C# public unsafe struct MyUnmanagedConstructredType<T> where T : unmanaged { public fixed T Values[5]; }

This is not allowed today at compilation time, even with the unmanaged constraint. And if the CLR doesn't support this case fair enough. We can proceed later with a CLR refinement on this.

But blocking the propagation of the unamanaged constraints for generic constructed types because of this fixed field unmanaged types issue is misleading. We can proceed step by step, as it is already done today (fixed field with unmanaged types are not supported) and unlock restrictions that can be easily unlocked today (unmanaged generic constructed type).

It is also stackalloc. We don鈥檛 have an issue because it isn鈥檛 a bug. You can check the verifier spec to see what it says about stackalloc.

Side note for stackalloc with T unmanaged which is working today:

C# public static class UnmanagedHelper { public static unsafe void* Process<T>(T value) where T : unmanaged { var stack = stackalloc T[5]; stack[0] = value; return stack; // this is bad to a stack address, but just for example purpose } }

the CLR being perfectly able to handle T* as long as T is unmanaged

As far as CLR or CLI are concerned, pointers can point to anything. For example, you can have Object* just fine. It is valid non-verifiable IL.

unmanaged-type and unmanaged-type constrains are C# specific constructs unfortunately. unmanaged-type constrains are not enforced by CLR. You can easily violate them using reflection.

More discussion about this at https://github.com/dotnet/corefx/issues/29119#issuecomment-381437081

As far as CLR or CLI are concerned, pointers can point to anything. For example, you can have Object* just fine. It is valid non-verifiable IL.

But the CLR doesn't track Object* as a GC reference right?

unmanaged-type and unmanaged-type constrains are C# specific constructs unfortunately. unmanaged-type constrains are not enforced by CLR. You can easily violate them using reflection.

I'm a bit confused.
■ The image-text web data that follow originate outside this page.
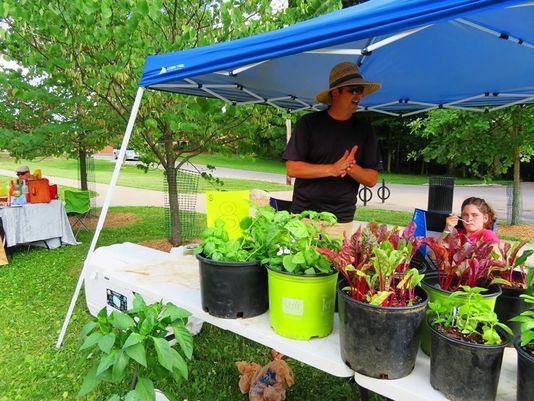 Stanbery Park to have farmers market and live music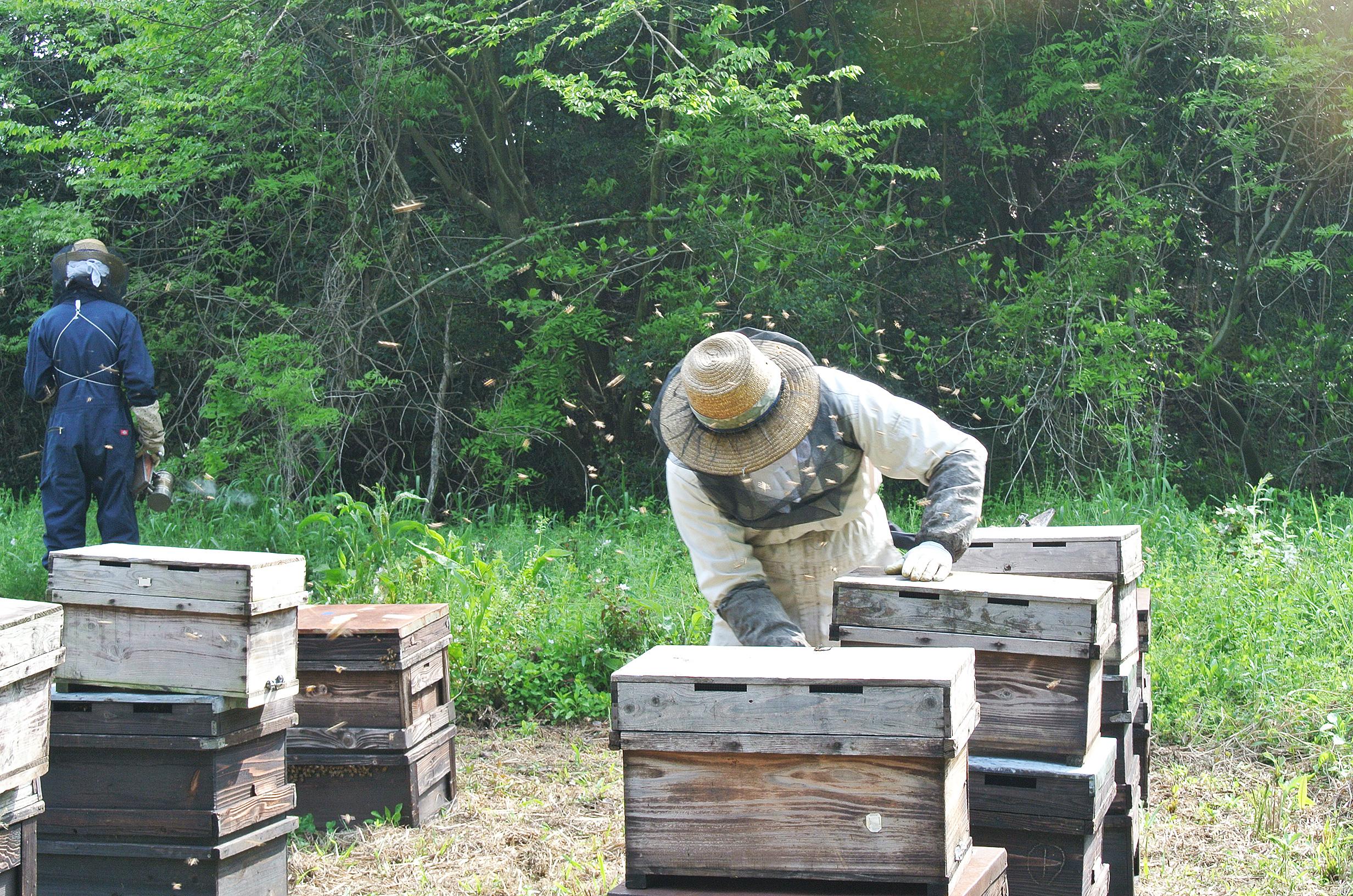 養蜂の様子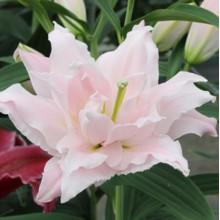 Луковица лилии Амистад (Восточные Махровые)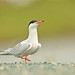 Common Tern by Brendan Kelly Wildlife Photography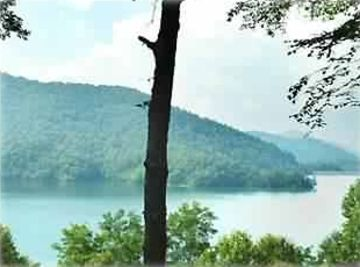 Lake Nantahala cabin rental - Fabulous view!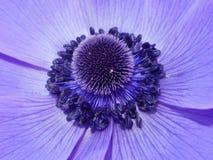 紫罗兰色开花 图库摄影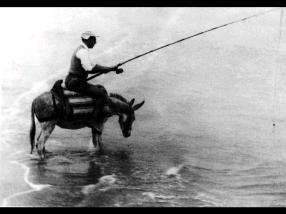 O prazer da pesca no rio Arade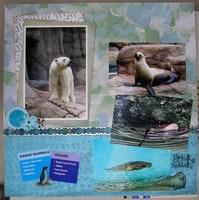 Splish Splash (Zoo)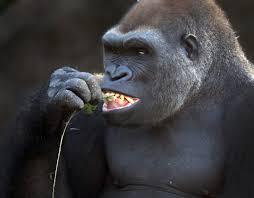 gorilla faq answering the most common questions dallas zoohoo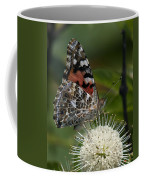 Painted Lady Butterfly Din049 Coffee Mug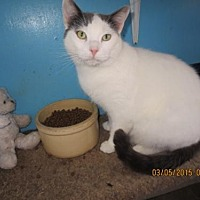 Adopt A Pet :: Sailor Jack - Coos Bay, OR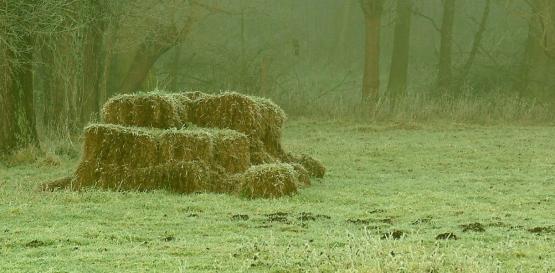Foto van Concessies Hooibeheer of Begrazing/hooien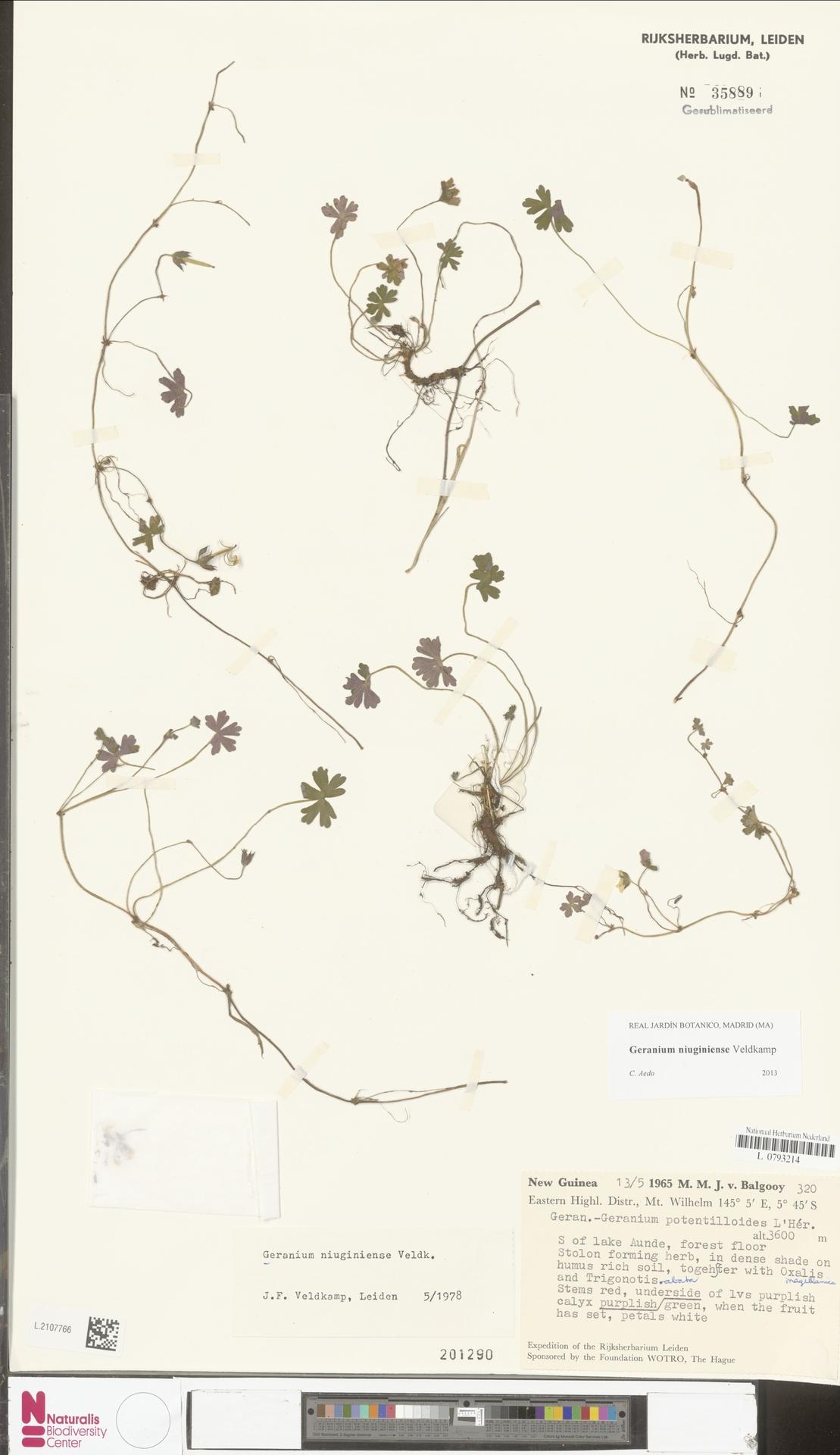 L.2107766 | Geranium niuginiense Veldkamp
We can violate many things with IL and reflection today. But this is the point of the unmanaged constraint to bring at least Roslyn compilation safety even if the CLR doesn't enforce it, so that we don't have to rely on IL-rewrite or to unrelax our generic constraints (and to check them at runtime instead with static generics).

Now, we can use T* in C#, so this is great. We are just asking to propagate the constraint so that T can be an unmanaged constructed type like MyStruct<T1> where T1 : unmanaged

But the CLR doesn't track Object* as a GC reference right?

Right, you have to ensure that the place that the pointer is pointing to is pinned. There is no difference between int* or Object* in this regard.

We can violate many things with IL and reflection today.

All constraints except for the unmanaged one are enforce by reflection today. It makes the unmanaged constraint an outlier.

So the unmanaged_type should not exclude constructed types as it does not require CLR changes.

I would like this to be put in the specs and we will come back here for Roslyn.